Eh, I use it once, and then don't sweat it. My jacket is like 25k, and my pants are 20k, so they're pretty good on their own as it stands. The wash is just to refresh them for the coming season. Of course, my jacket finally exploded on me last season, so I'm gonna have to avoid the wash this season and use a liberal amount of duct tape to hold it together until I can find a new one at a reasonable price.


----------



## Deacon (Mar 2, 2013)

So I washed a pair of my Burton SB pants with NikWax Tech Wash last year, and the next time I wore them, they were soaked. I bought them new, that was the only time they were washed. Do I just need to hit them with the TX Direct anyway? NikWax says you should be able to wash them a few times before reapplying the DWR.


----------



## Argo (Feb 25, 2010)

wrathfuldeity said:


> I use wash but spray it on full strength on slightly damp coat/pants (damp for soak in factor), air dry and then heated tumble dry to activate. Ime this works the best and last the longest...(but as noted above abt wear points)...but can leave some streaks...btw don't care abt the streaks cause its pnw.


I do this too, i have both types laying around the house. Im pretty sure the wash directions say you should not use it on anything other than shell outerwear. I get much more use out of the spray bottle than the wash too.


----------



## speedjason (May 2, 2013)

Deacon said:


> So I washed a pair of my Burton SB pants with NikWax Tech Wash last year, and the next time I wore them, they were soaked. I bought them new, that was the only time they were washed. Do I just need to hit them with the TX Direct anyway? NikWax says you should be able to wash them a few times before reapplying the DWR.

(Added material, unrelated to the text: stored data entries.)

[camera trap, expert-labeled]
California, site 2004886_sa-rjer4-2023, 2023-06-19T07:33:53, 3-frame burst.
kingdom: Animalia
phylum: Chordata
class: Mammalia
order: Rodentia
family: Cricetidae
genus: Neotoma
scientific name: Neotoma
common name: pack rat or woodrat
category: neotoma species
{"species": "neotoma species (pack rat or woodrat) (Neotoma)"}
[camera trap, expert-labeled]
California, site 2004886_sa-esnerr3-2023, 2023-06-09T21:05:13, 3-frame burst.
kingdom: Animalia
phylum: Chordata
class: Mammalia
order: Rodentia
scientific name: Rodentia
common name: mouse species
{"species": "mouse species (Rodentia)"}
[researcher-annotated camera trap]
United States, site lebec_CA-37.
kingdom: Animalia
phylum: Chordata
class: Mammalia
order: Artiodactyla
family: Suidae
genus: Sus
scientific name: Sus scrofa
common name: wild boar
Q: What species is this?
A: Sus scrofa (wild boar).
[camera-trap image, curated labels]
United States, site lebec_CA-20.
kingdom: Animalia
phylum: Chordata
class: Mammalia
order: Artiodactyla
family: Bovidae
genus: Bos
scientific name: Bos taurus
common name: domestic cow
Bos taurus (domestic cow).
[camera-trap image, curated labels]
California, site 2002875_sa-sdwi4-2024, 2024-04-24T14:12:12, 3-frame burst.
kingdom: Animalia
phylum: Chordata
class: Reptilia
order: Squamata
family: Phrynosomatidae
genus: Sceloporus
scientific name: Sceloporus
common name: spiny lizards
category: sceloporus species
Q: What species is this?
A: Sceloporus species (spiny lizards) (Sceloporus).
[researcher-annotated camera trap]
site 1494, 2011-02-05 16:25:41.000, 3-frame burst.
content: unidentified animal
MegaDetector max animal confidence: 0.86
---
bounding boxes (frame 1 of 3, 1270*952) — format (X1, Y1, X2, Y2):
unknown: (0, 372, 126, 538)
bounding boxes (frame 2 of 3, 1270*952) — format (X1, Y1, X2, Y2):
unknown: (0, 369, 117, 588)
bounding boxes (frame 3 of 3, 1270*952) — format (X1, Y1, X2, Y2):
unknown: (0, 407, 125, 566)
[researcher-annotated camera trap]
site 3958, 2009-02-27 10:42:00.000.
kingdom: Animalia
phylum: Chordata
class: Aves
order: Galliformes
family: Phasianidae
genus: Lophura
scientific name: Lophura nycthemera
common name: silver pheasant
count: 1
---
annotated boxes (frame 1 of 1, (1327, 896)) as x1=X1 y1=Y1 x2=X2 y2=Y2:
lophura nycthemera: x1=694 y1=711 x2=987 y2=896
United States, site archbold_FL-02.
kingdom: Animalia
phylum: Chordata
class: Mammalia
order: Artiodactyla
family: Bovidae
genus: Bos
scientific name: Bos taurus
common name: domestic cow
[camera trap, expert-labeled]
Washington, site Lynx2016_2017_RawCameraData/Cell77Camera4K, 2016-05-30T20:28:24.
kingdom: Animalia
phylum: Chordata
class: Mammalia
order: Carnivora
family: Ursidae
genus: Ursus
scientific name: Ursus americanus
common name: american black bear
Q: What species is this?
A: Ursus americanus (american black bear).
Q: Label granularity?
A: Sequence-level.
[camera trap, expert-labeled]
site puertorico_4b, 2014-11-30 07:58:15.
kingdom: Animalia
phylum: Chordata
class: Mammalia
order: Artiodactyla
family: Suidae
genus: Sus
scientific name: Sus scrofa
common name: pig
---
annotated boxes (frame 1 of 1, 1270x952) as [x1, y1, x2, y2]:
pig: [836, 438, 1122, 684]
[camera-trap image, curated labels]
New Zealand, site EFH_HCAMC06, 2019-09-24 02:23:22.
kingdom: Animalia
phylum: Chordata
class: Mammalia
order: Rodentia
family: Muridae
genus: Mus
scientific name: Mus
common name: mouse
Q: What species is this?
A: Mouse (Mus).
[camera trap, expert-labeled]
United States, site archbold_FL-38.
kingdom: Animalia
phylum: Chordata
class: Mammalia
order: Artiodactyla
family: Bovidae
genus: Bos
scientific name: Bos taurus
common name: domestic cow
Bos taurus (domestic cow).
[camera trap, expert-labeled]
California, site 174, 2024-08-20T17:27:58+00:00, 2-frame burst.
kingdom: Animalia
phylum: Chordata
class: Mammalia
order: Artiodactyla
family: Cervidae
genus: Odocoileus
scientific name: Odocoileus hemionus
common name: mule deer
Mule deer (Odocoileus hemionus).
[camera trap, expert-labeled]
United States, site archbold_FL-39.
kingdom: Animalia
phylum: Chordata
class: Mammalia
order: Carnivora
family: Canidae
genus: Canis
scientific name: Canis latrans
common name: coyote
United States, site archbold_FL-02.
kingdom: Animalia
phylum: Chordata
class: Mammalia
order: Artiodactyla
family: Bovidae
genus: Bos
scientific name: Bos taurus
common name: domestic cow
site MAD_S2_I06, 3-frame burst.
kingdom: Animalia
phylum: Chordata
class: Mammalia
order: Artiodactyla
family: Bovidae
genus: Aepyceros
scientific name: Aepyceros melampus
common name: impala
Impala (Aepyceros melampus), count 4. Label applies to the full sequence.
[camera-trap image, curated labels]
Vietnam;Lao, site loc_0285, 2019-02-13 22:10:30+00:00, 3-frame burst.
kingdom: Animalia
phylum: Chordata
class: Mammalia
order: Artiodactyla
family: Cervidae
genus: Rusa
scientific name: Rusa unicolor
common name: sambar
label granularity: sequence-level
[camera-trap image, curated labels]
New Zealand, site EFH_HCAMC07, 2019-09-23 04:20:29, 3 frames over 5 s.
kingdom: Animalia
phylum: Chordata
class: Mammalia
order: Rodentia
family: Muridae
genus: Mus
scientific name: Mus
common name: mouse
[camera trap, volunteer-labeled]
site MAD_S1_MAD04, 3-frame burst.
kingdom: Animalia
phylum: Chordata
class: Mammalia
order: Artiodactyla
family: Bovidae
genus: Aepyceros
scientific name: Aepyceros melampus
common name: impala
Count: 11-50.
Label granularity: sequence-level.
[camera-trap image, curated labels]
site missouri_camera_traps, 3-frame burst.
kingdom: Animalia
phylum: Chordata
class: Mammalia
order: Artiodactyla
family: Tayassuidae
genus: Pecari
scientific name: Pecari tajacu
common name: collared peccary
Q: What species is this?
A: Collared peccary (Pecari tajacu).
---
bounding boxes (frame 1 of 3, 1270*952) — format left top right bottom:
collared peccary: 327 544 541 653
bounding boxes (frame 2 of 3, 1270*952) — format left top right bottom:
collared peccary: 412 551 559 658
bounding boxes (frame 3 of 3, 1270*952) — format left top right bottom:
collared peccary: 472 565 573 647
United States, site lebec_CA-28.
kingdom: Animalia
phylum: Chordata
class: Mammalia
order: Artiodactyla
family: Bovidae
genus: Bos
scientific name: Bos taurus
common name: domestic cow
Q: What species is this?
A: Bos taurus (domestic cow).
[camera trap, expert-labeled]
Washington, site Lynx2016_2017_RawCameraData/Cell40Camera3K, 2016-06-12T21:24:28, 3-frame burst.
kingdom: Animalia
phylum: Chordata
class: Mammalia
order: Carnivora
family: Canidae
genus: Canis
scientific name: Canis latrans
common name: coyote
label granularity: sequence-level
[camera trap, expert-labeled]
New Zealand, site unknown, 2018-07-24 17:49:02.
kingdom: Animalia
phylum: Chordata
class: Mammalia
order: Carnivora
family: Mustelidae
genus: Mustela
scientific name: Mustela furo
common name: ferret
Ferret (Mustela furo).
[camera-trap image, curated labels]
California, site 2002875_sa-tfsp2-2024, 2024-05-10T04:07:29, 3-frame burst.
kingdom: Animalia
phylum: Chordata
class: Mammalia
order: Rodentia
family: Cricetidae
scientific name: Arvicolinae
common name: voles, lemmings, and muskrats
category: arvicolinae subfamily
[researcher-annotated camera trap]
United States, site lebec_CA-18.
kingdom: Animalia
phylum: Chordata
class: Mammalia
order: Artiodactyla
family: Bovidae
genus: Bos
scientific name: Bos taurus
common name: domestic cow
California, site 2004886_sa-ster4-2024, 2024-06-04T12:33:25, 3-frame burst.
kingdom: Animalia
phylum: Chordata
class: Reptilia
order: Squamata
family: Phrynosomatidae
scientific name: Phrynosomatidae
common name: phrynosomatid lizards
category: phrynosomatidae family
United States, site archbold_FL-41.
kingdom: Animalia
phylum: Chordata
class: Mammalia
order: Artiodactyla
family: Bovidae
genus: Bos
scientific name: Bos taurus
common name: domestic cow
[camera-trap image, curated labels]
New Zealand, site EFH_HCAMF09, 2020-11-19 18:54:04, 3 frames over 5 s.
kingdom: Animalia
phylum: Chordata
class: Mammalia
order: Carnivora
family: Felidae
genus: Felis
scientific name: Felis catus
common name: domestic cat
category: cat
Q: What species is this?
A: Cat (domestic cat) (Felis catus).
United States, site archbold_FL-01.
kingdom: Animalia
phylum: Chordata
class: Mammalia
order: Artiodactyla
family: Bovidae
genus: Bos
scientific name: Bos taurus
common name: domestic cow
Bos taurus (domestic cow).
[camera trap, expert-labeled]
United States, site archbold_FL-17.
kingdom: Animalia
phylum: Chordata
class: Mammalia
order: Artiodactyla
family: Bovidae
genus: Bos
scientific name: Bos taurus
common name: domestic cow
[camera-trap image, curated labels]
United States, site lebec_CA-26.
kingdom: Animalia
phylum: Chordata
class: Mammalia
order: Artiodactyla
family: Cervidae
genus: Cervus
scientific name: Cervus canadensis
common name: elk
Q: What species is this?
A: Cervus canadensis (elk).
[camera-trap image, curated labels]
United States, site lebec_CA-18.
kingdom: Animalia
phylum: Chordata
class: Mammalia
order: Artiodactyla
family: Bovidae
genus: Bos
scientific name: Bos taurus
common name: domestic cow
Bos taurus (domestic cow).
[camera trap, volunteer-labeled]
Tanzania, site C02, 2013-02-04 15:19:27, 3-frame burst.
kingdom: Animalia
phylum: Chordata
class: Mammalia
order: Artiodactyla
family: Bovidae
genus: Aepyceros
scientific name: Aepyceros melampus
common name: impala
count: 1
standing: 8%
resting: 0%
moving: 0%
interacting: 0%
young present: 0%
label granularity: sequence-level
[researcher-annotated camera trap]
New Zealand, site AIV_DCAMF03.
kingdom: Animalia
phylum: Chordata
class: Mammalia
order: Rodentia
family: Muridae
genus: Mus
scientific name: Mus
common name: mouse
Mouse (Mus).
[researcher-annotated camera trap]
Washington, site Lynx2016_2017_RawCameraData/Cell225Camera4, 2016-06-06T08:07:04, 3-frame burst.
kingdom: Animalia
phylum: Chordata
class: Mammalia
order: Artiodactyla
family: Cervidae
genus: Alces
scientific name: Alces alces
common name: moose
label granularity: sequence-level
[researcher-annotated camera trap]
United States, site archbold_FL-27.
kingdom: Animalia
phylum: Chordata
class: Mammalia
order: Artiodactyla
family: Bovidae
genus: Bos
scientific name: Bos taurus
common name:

I thought the Tech Wash is only to clean the material. You need the Wash-in stuff that you put in the softener thing to coat?


----------



## Deacon (Mar 2, 2013)

speedjason said:


> I thought the Tech Wash is only to clean the material. You need the Wash-in stuff that you put in the softener thing to coat?


I thought I read on their site that you could wash it a few times before recoating. Can't find it again. Also, can't read the bottle because the text is too small for my old eyes. ?


----------



## Lad Stones (Sep 9, 2016)

Deacon said:


> speedjason said:
> 
> 
> > Also, can't read the bottle because the text is too small for my old eyes. ?
> ...


----------



## Craig64 (Jul 16, 2015)

The best answer to this is go Gore-tex. I've used both and find DWR is great for locking out moisture from the outer shell fabric. My wifes Burton Embark is about 8 seasons old and is still bullet proof but you can start to see it needs a DWR coating.


----------



## SlvrDragon50 (Mar 25, 2017)

I remember reading that the spray is preferred over wash in. 

Sent from my Pixel 3 XL using Tapatalk


----------



## wrathfuldeity (Oct 5, 2007)

SlvrDragon50 said:


> I remember reading that the spray is preferred over wash in.
> 
> Sent from my Pixel 3 XL using Tapatalk


Perhaps only in areas where you don't ride in the rain....spray on the wash-in :wink:


----------



## Salt Shaker (Sep 13, 2017)

I have used the NikWax Wash-In on shell pants and jackets. It does help to restore some water resistance, but probably not the same as when the garment was new. I also use a aerosol spray that Vans makes. I mostly apply the spray for touch ups in critical areas.

For the Wash-In I use a 5 gallon bucket to soak the jacket or pants. Then put it through a gentle rinse cycle in the washing machine. I would not put the Wash-In directly into your washing machine. It will gum it up. Like others have said you should use a little bit of heat when drying as it helps to bond the NikWax to the fabric, and it can restore some of the original waterproofing. 

The Wash-In does leave a residue, so if you are not wearing base layers it can feel a bit uncomfortable (like many of the DWR hoodies). This is why I would avoid using it on anything with a high pile lining like fleece.


----------